Development, Verification, and Application of a Multiphysics Coupled Deterministic Analysis Program for the Reactor Core

[Background]: Traditional core calculation programs often employ simplified models or loosely coupled methods to enhance computational efficiency. However, with the continuous improvement of computer performance and the increasing demand for higher accuracy in calculations, traditional approaches are no longer sufficient to meet the current requirements for computational performance. [Purpose]: This study aims to develop a core calculation code that employs more accurate theoretical models and a more intensive multi-physics coupling approach. [Methods]: The three-dimensional multiphysics core analysis program developed in this paper achieved coupled calculations of neutronics, thermal-hydraulics, and fuel performance through internal program coupling. To further enhance computational accuracy, the program employed more precise calculation models. Specifically, the neutronics calculations utilized the semi-analytical nodal method, the depletion calculations adopted the microscopic depletion method, and the thermal-hydraulics calculations were based on the subchannel thermal-hydraulic model. Additionally, to improve computational efficiency, the traditional two-step method of assembly-to-core was utilized. [Results]: To verify the computational performance of the program, it was validated against actual measurement data of the domestic M310 type plant.

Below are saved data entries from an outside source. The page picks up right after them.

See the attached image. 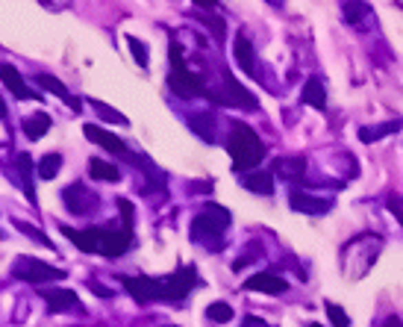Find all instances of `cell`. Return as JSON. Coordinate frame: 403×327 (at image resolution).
I'll use <instances>...</instances> for the list:
<instances>
[{
	"label": "cell",
	"mask_w": 403,
	"mask_h": 327,
	"mask_svg": "<svg viewBox=\"0 0 403 327\" xmlns=\"http://www.w3.org/2000/svg\"><path fill=\"white\" fill-rule=\"evenodd\" d=\"M171 74H168V83L171 89L177 92L180 97H192V95H203V80L198 74H192L186 68V62H183V48L180 45H171Z\"/></svg>",
	"instance_id": "4"
},
{
	"label": "cell",
	"mask_w": 403,
	"mask_h": 327,
	"mask_svg": "<svg viewBox=\"0 0 403 327\" xmlns=\"http://www.w3.org/2000/svg\"><path fill=\"white\" fill-rule=\"evenodd\" d=\"M127 45H130V53H133V59L138 62V68H147L150 57H147V48H145V41H138L136 36H130V39H127Z\"/></svg>",
	"instance_id": "28"
},
{
	"label": "cell",
	"mask_w": 403,
	"mask_h": 327,
	"mask_svg": "<svg viewBox=\"0 0 403 327\" xmlns=\"http://www.w3.org/2000/svg\"><path fill=\"white\" fill-rule=\"evenodd\" d=\"M0 80L6 83V89L12 92L18 101H41V95L39 92H30L27 89V83L21 80V74H18V68H12L9 62H0Z\"/></svg>",
	"instance_id": "11"
},
{
	"label": "cell",
	"mask_w": 403,
	"mask_h": 327,
	"mask_svg": "<svg viewBox=\"0 0 403 327\" xmlns=\"http://www.w3.org/2000/svg\"><path fill=\"white\" fill-rule=\"evenodd\" d=\"M48 130H50V115H45V112H39V115H32V118H27V121H24L27 139H41Z\"/></svg>",
	"instance_id": "25"
},
{
	"label": "cell",
	"mask_w": 403,
	"mask_h": 327,
	"mask_svg": "<svg viewBox=\"0 0 403 327\" xmlns=\"http://www.w3.org/2000/svg\"><path fill=\"white\" fill-rule=\"evenodd\" d=\"M15 227H18V230H21V233H27V236L32 239V242H39V245H45V248H50V239H48L45 233H41V230H36V227H32V224H27V221H15Z\"/></svg>",
	"instance_id": "30"
},
{
	"label": "cell",
	"mask_w": 403,
	"mask_h": 327,
	"mask_svg": "<svg viewBox=\"0 0 403 327\" xmlns=\"http://www.w3.org/2000/svg\"><path fill=\"white\" fill-rule=\"evenodd\" d=\"M400 130V121L395 118V121H389V124H377V127H359V139L362 141H377V139H383V136H389V133H397Z\"/></svg>",
	"instance_id": "22"
},
{
	"label": "cell",
	"mask_w": 403,
	"mask_h": 327,
	"mask_svg": "<svg viewBox=\"0 0 403 327\" xmlns=\"http://www.w3.org/2000/svg\"><path fill=\"white\" fill-rule=\"evenodd\" d=\"M227 224H230V212H227L224 206H218V204H209V206H203V212L192 221V239L194 242H200V245H206V248L218 250L224 245Z\"/></svg>",
	"instance_id": "3"
},
{
	"label": "cell",
	"mask_w": 403,
	"mask_h": 327,
	"mask_svg": "<svg viewBox=\"0 0 403 327\" xmlns=\"http://www.w3.org/2000/svg\"><path fill=\"white\" fill-rule=\"evenodd\" d=\"M227 150L233 157V171H250L256 168L259 162L265 159V145L254 130L247 124L236 121L233 130H230V141H227Z\"/></svg>",
	"instance_id": "1"
},
{
	"label": "cell",
	"mask_w": 403,
	"mask_h": 327,
	"mask_svg": "<svg viewBox=\"0 0 403 327\" xmlns=\"http://www.w3.org/2000/svg\"><path fill=\"white\" fill-rule=\"evenodd\" d=\"M236 62H238V68H242L247 77H256V59H254V45H250V39L245 36V32H238L236 36Z\"/></svg>",
	"instance_id": "17"
},
{
	"label": "cell",
	"mask_w": 403,
	"mask_h": 327,
	"mask_svg": "<svg viewBox=\"0 0 403 327\" xmlns=\"http://www.w3.org/2000/svg\"><path fill=\"white\" fill-rule=\"evenodd\" d=\"M327 315H330V321L335 327H351V319H347V313L342 307H335V304H327Z\"/></svg>",
	"instance_id": "33"
},
{
	"label": "cell",
	"mask_w": 403,
	"mask_h": 327,
	"mask_svg": "<svg viewBox=\"0 0 403 327\" xmlns=\"http://www.w3.org/2000/svg\"><path fill=\"white\" fill-rule=\"evenodd\" d=\"M206 315H209L212 321H218V324H227L233 319V307H230V304H224V301H215V304H209Z\"/></svg>",
	"instance_id": "27"
},
{
	"label": "cell",
	"mask_w": 403,
	"mask_h": 327,
	"mask_svg": "<svg viewBox=\"0 0 403 327\" xmlns=\"http://www.w3.org/2000/svg\"><path fill=\"white\" fill-rule=\"evenodd\" d=\"M59 168H62V157L59 154H48V157H41V162H39V177L41 180H53L59 174Z\"/></svg>",
	"instance_id": "26"
},
{
	"label": "cell",
	"mask_w": 403,
	"mask_h": 327,
	"mask_svg": "<svg viewBox=\"0 0 403 327\" xmlns=\"http://www.w3.org/2000/svg\"><path fill=\"white\" fill-rule=\"evenodd\" d=\"M289 204H291V210L307 212V215H324V212L333 210L330 198H315V195L303 192V189H291L289 192Z\"/></svg>",
	"instance_id": "10"
},
{
	"label": "cell",
	"mask_w": 403,
	"mask_h": 327,
	"mask_svg": "<svg viewBox=\"0 0 403 327\" xmlns=\"http://www.w3.org/2000/svg\"><path fill=\"white\" fill-rule=\"evenodd\" d=\"M274 168H277L280 177H286V180H300L303 171H307V162H303L300 157H295V159H277Z\"/></svg>",
	"instance_id": "23"
},
{
	"label": "cell",
	"mask_w": 403,
	"mask_h": 327,
	"mask_svg": "<svg viewBox=\"0 0 403 327\" xmlns=\"http://www.w3.org/2000/svg\"><path fill=\"white\" fill-rule=\"evenodd\" d=\"M344 15H347V24L359 27V18L368 15V6H362V3H344Z\"/></svg>",
	"instance_id": "32"
},
{
	"label": "cell",
	"mask_w": 403,
	"mask_h": 327,
	"mask_svg": "<svg viewBox=\"0 0 403 327\" xmlns=\"http://www.w3.org/2000/svg\"><path fill=\"white\" fill-rule=\"evenodd\" d=\"M89 289L94 292V295H101V298H109V295H112V292H109L106 286H101V283H97V280H89Z\"/></svg>",
	"instance_id": "35"
},
{
	"label": "cell",
	"mask_w": 403,
	"mask_h": 327,
	"mask_svg": "<svg viewBox=\"0 0 403 327\" xmlns=\"http://www.w3.org/2000/svg\"><path fill=\"white\" fill-rule=\"evenodd\" d=\"M89 174L94 180H109V183L121 180V171H118L112 162H103V159H89Z\"/></svg>",
	"instance_id": "21"
},
{
	"label": "cell",
	"mask_w": 403,
	"mask_h": 327,
	"mask_svg": "<svg viewBox=\"0 0 403 327\" xmlns=\"http://www.w3.org/2000/svg\"><path fill=\"white\" fill-rule=\"evenodd\" d=\"M194 286H198V268L183 266L171 277H165V301H183Z\"/></svg>",
	"instance_id": "8"
},
{
	"label": "cell",
	"mask_w": 403,
	"mask_h": 327,
	"mask_svg": "<svg viewBox=\"0 0 403 327\" xmlns=\"http://www.w3.org/2000/svg\"><path fill=\"white\" fill-rule=\"evenodd\" d=\"M300 101L307 106H315V109H324L327 106V92H324V83L318 77H309L303 83V92H300Z\"/></svg>",
	"instance_id": "19"
},
{
	"label": "cell",
	"mask_w": 403,
	"mask_h": 327,
	"mask_svg": "<svg viewBox=\"0 0 403 327\" xmlns=\"http://www.w3.org/2000/svg\"><path fill=\"white\" fill-rule=\"evenodd\" d=\"M168 327H177V324H168Z\"/></svg>",
	"instance_id": "40"
},
{
	"label": "cell",
	"mask_w": 403,
	"mask_h": 327,
	"mask_svg": "<svg viewBox=\"0 0 403 327\" xmlns=\"http://www.w3.org/2000/svg\"><path fill=\"white\" fill-rule=\"evenodd\" d=\"M62 198H65V204H68V210L74 215H85L92 206H97V198L83 186V183H74V186H68L62 192Z\"/></svg>",
	"instance_id": "12"
},
{
	"label": "cell",
	"mask_w": 403,
	"mask_h": 327,
	"mask_svg": "<svg viewBox=\"0 0 403 327\" xmlns=\"http://www.w3.org/2000/svg\"><path fill=\"white\" fill-rule=\"evenodd\" d=\"M62 233L77 245L83 254H94L101 250V239H97V227H89V230H74V227H62Z\"/></svg>",
	"instance_id": "18"
},
{
	"label": "cell",
	"mask_w": 403,
	"mask_h": 327,
	"mask_svg": "<svg viewBox=\"0 0 403 327\" xmlns=\"http://www.w3.org/2000/svg\"><path fill=\"white\" fill-rule=\"evenodd\" d=\"M3 118H6V103L0 101V121H3Z\"/></svg>",
	"instance_id": "38"
},
{
	"label": "cell",
	"mask_w": 403,
	"mask_h": 327,
	"mask_svg": "<svg viewBox=\"0 0 403 327\" xmlns=\"http://www.w3.org/2000/svg\"><path fill=\"white\" fill-rule=\"evenodd\" d=\"M380 250H383V236H377V233H362V236L351 239L342 250V271L351 280L362 277V266L371 268L374 259L380 257Z\"/></svg>",
	"instance_id": "2"
},
{
	"label": "cell",
	"mask_w": 403,
	"mask_h": 327,
	"mask_svg": "<svg viewBox=\"0 0 403 327\" xmlns=\"http://www.w3.org/2000/svg\"><path fill=\"white\" fill-rule=\"evenodd\" d=\"M192 130L198 133L200 139L206 141H215V121H212V115L209 112H200V115H192Z\"/></svg>",
	"instance_id": "24"
},
{
	"label": "cell",
	"mask_w": 403,
	"mask_h": 327,
	"mask_svg": "<svg viewBox=\"0 0 403 327\" xmlns=\"http://www.w3.org/2000/svg\"><path fill=\"white\" fill-rule=\"evenodd\" d=\"M245 289L250 292H268V295H282V292L289 289V280H282L277 275H268V271H262V275H254L245 280Z\"/></svg>",
	"instance_id": "13"
},
{
	"label": "cell",
	"mask_w": 403,
	"mask_h": 327,
	"mask_svg": "<svg viewBox=\"0 0 403 327\" xmlns=\"http://www.w3.org/2000/svg\"><path fill=\"white\" fill-rule=\"evenodd\" d=\"M83 133L89 136V141H94V145H101L103 150H109V154H127V145L121 139H115L112 133H106V130L94 127V124H85Z\"/></svg>",
	"instance_id": "16"
},
{
	"label": "cell",
	"mask_w": 403,
	"mask_h": 327,
	"mask_svg": "<svg viewBox=\"0 0 403 327\" xmlns=\"http://www.w3.org/2000/svg\"><path fill=\"white\" fill-rule=\"evenodd\" d=\"M92 106L101 112V118L103 121H115V124H127V118L118 112V109H112V106H106V103H101V101H92Z\"/></svg>",
	"instance_id": "29"
},
{
	"label": "cell",
	"mask_w": 403,
	"mask_h": 327,
	"mask_svg": "<svg viewBox=\"0 0 403 327\" xmlns=\"http://www.w3.org/2000/svg\"><path fill=\"white\" fill-rule=\"evenodd\" d=\"M245 189L254 192V195H271V192H274V177H271L268 171L245 174Z\"/></svg>",
	"instance_id": "20"
},
{
	"label": "cell",
	"mask_w": 403,
	"mask_h": 327,
	"mask_svg": "<svg viewBox=\"0 0 403 327\" xmlns=\"http://www.w3.org/2000/svg\"><path fill=\"white\" fill-rule=\"evenodd\" d=\"M386 206L391 210V215H395L397 221L403 224V198H400V195H395V192H391L389 198H386Z\"/></svg>",
	"instance_id": "34"
},
{
	"label": "cell",
	"mask_w": 403,
	"mask_h": 327,
	"mask_svg": "<svg viewBox=\"0 0 403 327\" xmlns=\"http://www.w3.org/2000/svg\"><path fill=\"white\" fill-rule=\"evenodd\" d=\"M12 277L24 280V283H32V286H41L45 280H65V271L53 268L48 263H39V259H32V257H24V259H18V263L12 266Z\"/></svg>",
	"instance_id": "5"
},
{
	"label": "cell",
	"mask_w": 403,
	"mask_h": 327,
	"mask_svg": "<svg viewBox=\"0 0 403 327\" xmlns=\"http://www.w3.org/2000/svg\"><path fill=\"white\" fill-rule=\"evenodd\" d=\"M218 103L224 106H238V109H256V97L245 92V86L238 83L233 74H224V95H212Z\"/></svg>",
	"instance_id": "9"
},
{
	"label": "cell",
	"mask_w": 403,
	"mask_h": 327,
	"mask_svg": "<svg viewBox=\"0 0 403 327\" xmlns=\"http://www.w3.org/2000/svg\"><path fill=\"white\" fill-rule=\"evenodd\" d=\"M18 168H21V174H24V189H27V195H30V201H36V195H32V186H30V171H32L30 154H21V157H18Z\"/></svg>",
	"instance_id": "31"
},
{
	"label": "cell",
	"mask_w": 403,
	"mask_h": 327,
	"mask_svg": "<svg viewBox=\"0 0 403 327\" xmlns=\"http://www.w3.org/2000/svg\"><path fill=\"white\" fill-rule=\"evenodd\" d=\"M124 289L133 295L138 304L147 301H165V280H154V277H121Z\"/></svg>",
	"instance_id": "7"
},
{
	"label": "cell",
	"mask_w": 403,
	"mask_h": 327,
	"mask_svg": "<svg viewBox=\"0 0 403 327\" xmlns=\"http://www.w3.org/2000/svg\"><path fill=\"white\" fill-rule=\"evenodd\" d=\"M41 298L50 307V313H68V310H80L77 304L80 298L71 289H41Z\"/></svg>",
	"instance_id": "15"
},
{
	"label": "cell",
	"mask_w": 403,
	"mask_h": 327,
	"mask_svg": "<svg viewBox=\"0 0 403 327\" xmlns=\"http://www.w3.org/2000/svg\"><path fill=\"white\" fill-rule=\"evenodd\" d=\"M36 86H39V89H45V92H50V95H56L62 103H68L74 109V112H80V101L68 92V86L59 83L53 74H36Z\"/></svg>",
	"instance_id": "14"
},
{
	"label": "cell",
	"mask_w": 403,
	"mask_h": 327,
	"mask_svg": "<svg viewBox=\"0 0 403 327\" xmlns=\"http://www.w3.org/2000/svg\"><path fill=\"white\" fill-rule=\"evenodd\" d=\"M383 327H403V321L397 319V315H389V319L383 321Z\"/></svg>",
	"instance_id": "37"
},
{
	"label": "cell",
	"mask_w": 403,
	"mask_h": 327,
	"mask_svg": "<svg viewBox=\"0 0 403 327\" xmlns=\"http://www.w3.org/2000/svg\"><path fill=\"white\" fill-rule=\"evenodd\" d=\"M245 327H271V324H265L262 319H254V315H247V319H245Z\"/></svg>",
	"instance_id": "36"
},
{
	"label": "cell",
	"mask_w": 403,
	"mask_h": 327,
	"mask_svg": "<svg viewBox=\"0 0 403 327\" xmlns=\"http://www.w3.org/2000/svg\"><path fill=\"white\" fill-rule=\"evenodd\" d=\"M307 327H321V324H307Z\"/></svg>",
	"instance_id": "39"
},
{
	"label": "cell",
	"mask_w": 403,
	"mask_h": 327,
	"mask_svg": "<svg viewBox=\"0 0 403 327\" xmlns=\"http://www.w3.org/2000/svg\"><path fill=\"white\" fill-rule=\"evenodd\" d=\"M97 239H101V254L109 259H118L130 248V242H133V227H127L124 221H121V227H115V224L97 227Z\"/></svg>",
	"instance_id": "6"
}]
</instances>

The validation results show that: the calculation deviation of the integral worth of the control rod group in the physical startup test of the core is within the range of -2.9% to 2.8%, which is far lower than the design criterion of ±10%; the calculation deviations of the core cycle length and the radial power distribution of the core are also very small, far lower than the design criteria. [Conclusions]: The validation results show that the core calculation code possesses high computational accuracy and fast computational efficiency, meeting the practical needs of engineering applications. The subcritical control rod worth measurement system and core operation support system developed based on this code further validate the computational performance and reliability of the code.